The settlement agreement provided, in pertinent part, that:

As a result of this Redress session, [complainant] and [management] will

coordinate all relevant information allowing [management] to develop a

new job offer for [complainant] in accordance with her current activity

restrictions working in T-2. The target for completion of the job offer

is 30 September 2003. In the interim, [complainant] will remain on T-2

with Monday & Tuesday as days off.

At the time of the settlement agreement, complainant was employed

as a Full-time Regular Clerk at a Colorado facility of the agency.

In a letter dated February 1, 2006, complainant alleged that the agency

breached the settlement agreement by forcing her to work overtime in her

limited duty position on January 12 and 13, 2006, and requested that

the agency reinstate the above-indicated EEO complaint. In addition,

complainant requested compensatory damages in the amount of $5,000.00.

In a final decision dated February 22, 2006, the agency stated that it

did not breach the September 5 settlement agreement. Specifically,

it explained that (1) the activity restrictions on file at the time

of settlement were dated October 17, 2001, (2) the agency presented

complainant with a letter identifying a limited duty assignment on

September 19, 2003 and allowed her to present the document to her

physician (P1) for review, (3) the agency requested a current Office

of Workers' Compensation Programs Duty Status Report (CA-17) from

complainant and P1 recommended a job site analysis for the current

job offer, which was conducted on November 13, 2003, (4) the agency

presented complainant with a Modified Limited Duty Assignment dated

January 7, 2004 and complainant signed the offer on January 16, 2004,

(5) none of complainant's work restrictions prior to January 16, 2004

identify a restriction on working overtime, and (6) a CA-17 dated after

the scheduled overtime, January 19, 2006, stipulates "no more than 5

days per week, 8 hours per day" of work for complainant. Summarily,

the agency stated that there were no overtime restrictions in place for

complainant on the dates-at-issue herein - January 12 and 13, 2006.

## Given information
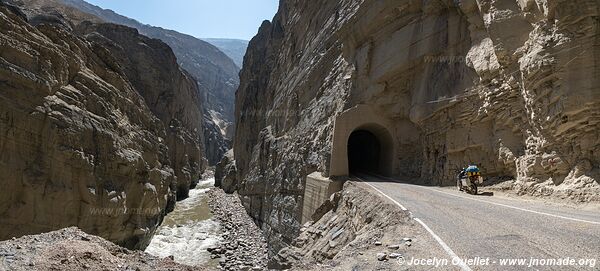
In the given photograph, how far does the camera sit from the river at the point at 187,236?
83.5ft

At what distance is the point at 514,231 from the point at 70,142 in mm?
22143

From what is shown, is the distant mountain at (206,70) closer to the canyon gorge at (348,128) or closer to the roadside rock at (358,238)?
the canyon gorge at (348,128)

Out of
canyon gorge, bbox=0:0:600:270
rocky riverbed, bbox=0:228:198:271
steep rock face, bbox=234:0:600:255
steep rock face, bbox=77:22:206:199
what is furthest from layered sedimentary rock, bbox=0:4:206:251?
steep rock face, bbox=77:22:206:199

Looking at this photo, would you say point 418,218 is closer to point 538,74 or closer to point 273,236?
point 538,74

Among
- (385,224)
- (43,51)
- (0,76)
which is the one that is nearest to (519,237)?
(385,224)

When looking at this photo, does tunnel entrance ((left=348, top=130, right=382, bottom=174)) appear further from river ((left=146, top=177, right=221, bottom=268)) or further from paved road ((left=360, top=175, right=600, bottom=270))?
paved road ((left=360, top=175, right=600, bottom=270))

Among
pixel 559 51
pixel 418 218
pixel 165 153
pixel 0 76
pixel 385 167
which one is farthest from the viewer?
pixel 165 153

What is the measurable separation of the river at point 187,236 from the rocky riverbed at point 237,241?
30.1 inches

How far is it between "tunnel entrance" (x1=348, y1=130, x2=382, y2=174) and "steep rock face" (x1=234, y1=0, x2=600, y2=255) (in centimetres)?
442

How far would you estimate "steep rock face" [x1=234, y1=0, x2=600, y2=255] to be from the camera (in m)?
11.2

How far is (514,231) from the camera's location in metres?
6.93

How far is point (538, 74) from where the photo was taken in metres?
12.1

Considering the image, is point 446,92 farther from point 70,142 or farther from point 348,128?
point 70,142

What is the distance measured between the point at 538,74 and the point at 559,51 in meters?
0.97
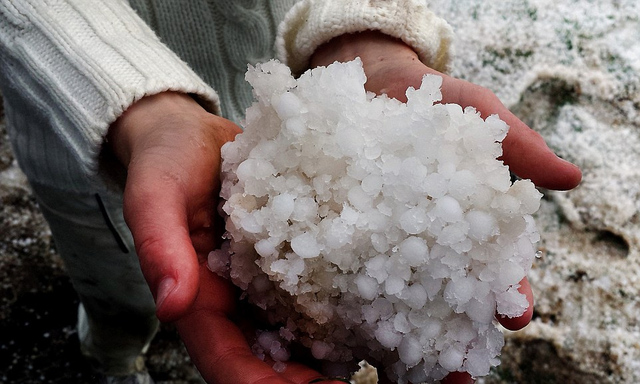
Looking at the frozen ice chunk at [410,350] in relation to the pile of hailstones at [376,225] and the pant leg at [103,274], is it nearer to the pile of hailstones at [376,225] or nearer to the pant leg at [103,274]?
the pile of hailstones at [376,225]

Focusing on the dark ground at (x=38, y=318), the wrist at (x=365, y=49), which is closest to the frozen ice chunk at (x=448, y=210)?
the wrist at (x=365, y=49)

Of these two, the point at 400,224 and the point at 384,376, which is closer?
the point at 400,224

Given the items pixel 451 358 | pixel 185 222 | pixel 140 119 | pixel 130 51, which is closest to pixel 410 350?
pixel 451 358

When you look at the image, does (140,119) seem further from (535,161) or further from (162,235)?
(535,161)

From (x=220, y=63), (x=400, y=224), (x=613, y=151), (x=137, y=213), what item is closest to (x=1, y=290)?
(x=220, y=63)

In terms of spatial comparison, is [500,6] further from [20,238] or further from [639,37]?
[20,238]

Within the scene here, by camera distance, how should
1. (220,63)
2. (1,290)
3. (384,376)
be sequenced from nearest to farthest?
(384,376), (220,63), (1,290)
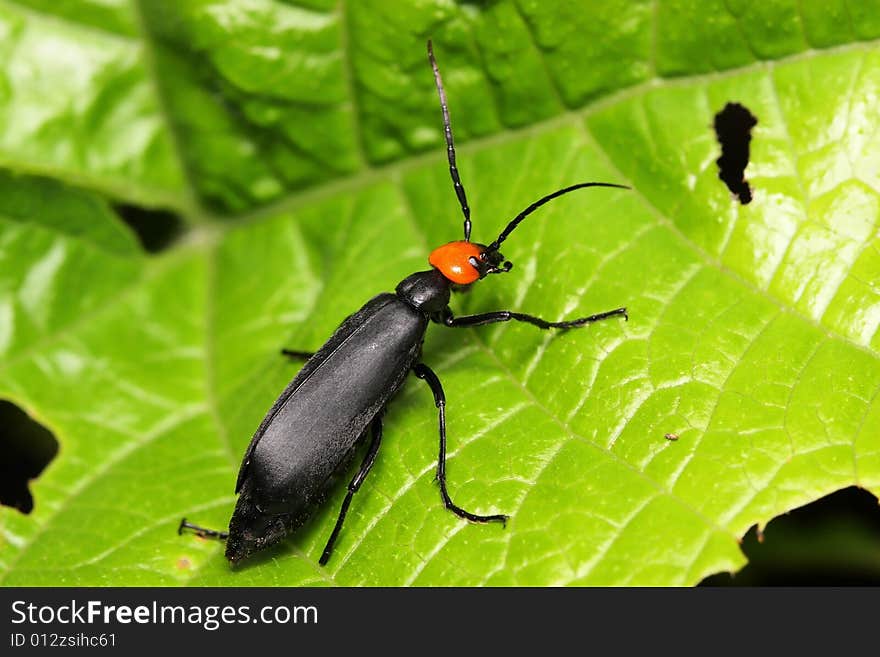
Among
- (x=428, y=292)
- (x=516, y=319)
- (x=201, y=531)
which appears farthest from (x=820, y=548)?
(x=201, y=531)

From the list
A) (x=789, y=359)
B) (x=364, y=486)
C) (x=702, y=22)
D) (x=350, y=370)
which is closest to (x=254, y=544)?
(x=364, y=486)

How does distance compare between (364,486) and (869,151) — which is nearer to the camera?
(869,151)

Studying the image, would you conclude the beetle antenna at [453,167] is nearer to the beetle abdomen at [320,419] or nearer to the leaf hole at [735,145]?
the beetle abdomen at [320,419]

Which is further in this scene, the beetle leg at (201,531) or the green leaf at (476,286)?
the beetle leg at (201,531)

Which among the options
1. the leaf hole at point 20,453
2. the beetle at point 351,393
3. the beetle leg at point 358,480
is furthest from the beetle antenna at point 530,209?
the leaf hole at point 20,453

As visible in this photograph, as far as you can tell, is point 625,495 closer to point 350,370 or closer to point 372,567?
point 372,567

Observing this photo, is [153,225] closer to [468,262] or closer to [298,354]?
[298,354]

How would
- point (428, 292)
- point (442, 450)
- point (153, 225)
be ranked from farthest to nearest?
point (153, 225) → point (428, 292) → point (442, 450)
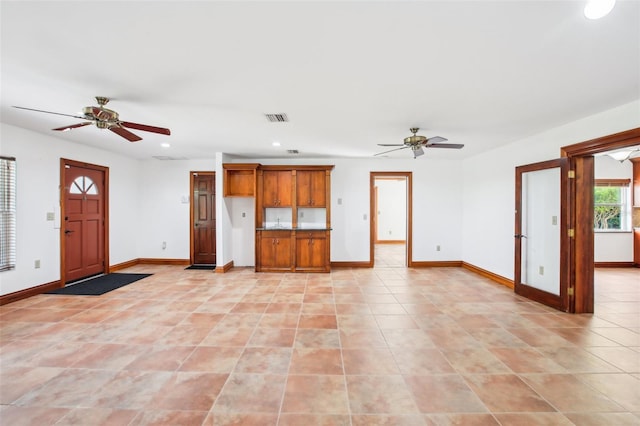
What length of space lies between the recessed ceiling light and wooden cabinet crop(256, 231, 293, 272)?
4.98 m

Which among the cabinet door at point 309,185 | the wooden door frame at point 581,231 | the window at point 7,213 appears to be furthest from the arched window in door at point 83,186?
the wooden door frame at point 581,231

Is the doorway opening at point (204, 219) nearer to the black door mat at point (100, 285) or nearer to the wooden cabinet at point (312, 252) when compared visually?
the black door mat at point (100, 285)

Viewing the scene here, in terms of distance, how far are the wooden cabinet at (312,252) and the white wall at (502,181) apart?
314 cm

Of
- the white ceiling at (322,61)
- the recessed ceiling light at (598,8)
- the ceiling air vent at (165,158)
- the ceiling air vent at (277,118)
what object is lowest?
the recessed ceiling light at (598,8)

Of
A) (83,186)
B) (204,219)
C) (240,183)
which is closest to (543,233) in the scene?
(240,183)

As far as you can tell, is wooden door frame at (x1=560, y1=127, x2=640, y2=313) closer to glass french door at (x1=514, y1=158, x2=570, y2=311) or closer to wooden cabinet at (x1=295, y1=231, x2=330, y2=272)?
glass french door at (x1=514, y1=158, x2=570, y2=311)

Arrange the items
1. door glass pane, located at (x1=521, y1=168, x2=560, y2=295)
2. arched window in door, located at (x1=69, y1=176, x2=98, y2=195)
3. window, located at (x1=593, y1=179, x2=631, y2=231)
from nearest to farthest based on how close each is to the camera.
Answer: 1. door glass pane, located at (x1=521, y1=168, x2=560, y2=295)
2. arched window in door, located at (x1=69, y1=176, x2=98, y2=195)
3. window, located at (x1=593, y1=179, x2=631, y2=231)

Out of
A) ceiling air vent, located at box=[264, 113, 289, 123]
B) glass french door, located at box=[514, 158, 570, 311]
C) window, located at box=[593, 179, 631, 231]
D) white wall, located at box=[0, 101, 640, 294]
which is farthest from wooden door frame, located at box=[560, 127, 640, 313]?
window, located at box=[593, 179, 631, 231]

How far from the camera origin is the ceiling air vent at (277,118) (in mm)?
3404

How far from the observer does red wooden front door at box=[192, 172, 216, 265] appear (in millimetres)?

## Exercise directions
In the settlement-breach decision, list each distinct date given in the agency's six numbered points explaining why it did not breach the agreement.

## Reply
- October 17, 2001
- September 19, 2003
- November 13, 2003
- January 7, 2004
- January 16, 2004
- January 19, 2006